API Route Protection
Kit provides two layers of API protection:
Layer 1: Middleware — Rejects unauthenticated requests before they reach the handler. This is automatic for all routes not in the public list.
Layer 2: Handler-Level Auth — Use
getServerAuth() inside the handler for an additional check. This protects against middleware misconfiguration and provides the userId for data queries.Layer 3: Rate Limiting — Wrap handlers with
withRateLimit() to add per-user request limits.
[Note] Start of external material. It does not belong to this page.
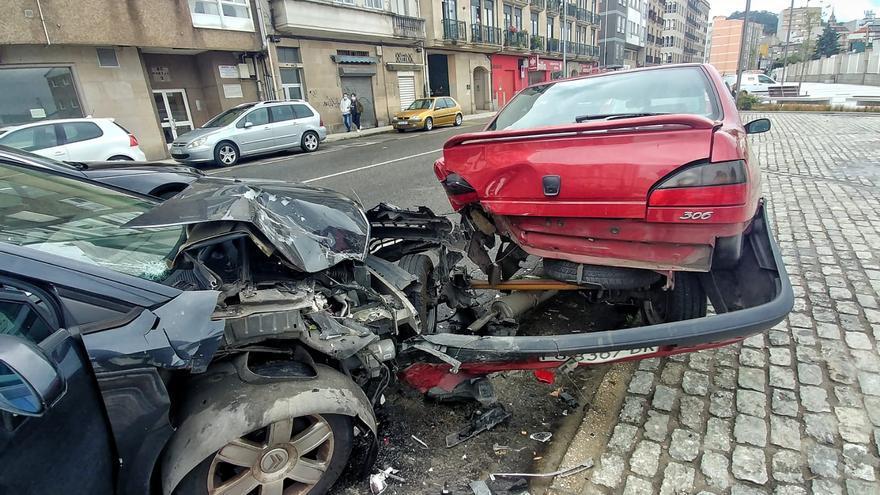 Un coche se empotra contra otro aparcado en la avenida de Ourense de Marín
This combines with auth to prevent both unauthenticated and excessive access.typescript
import { withRateLimit } from '@/lib/security/rate-limit-middleware'
export const POST = withRateLimit('api', async (request: NextRequest) => {
// Auth is already verified by middleware + rate limiter
// Your handler logic here
})
Rate Limit Categories:
| Category | User Limit | IP Limit | Use For |
|---|---|---|---|
api | 100 req/hour | 200 req/hour | General API endpoints |
upload | 10 req/hour | 20 req/hour | File upload endpoints |
email | 5 req/hour | 10 req/hour | Email sending endpoints |
contact | — | 3 req/hour | Contact form (IP-only) |
payments | 20 req/hour | — | Payment endpoints |
webhooks | — | 100 req/hour | External webhook receivers |
AI endpoints have a separate tier-based rate limiter with monthly quotas (Free: 500/month, Basic: 1,500, Pro: 5,000, Enterprise: 15,000) plus a global burst limit of 10 requests per 10 seconds. See Caching & Redis for the full rate limiting architecture.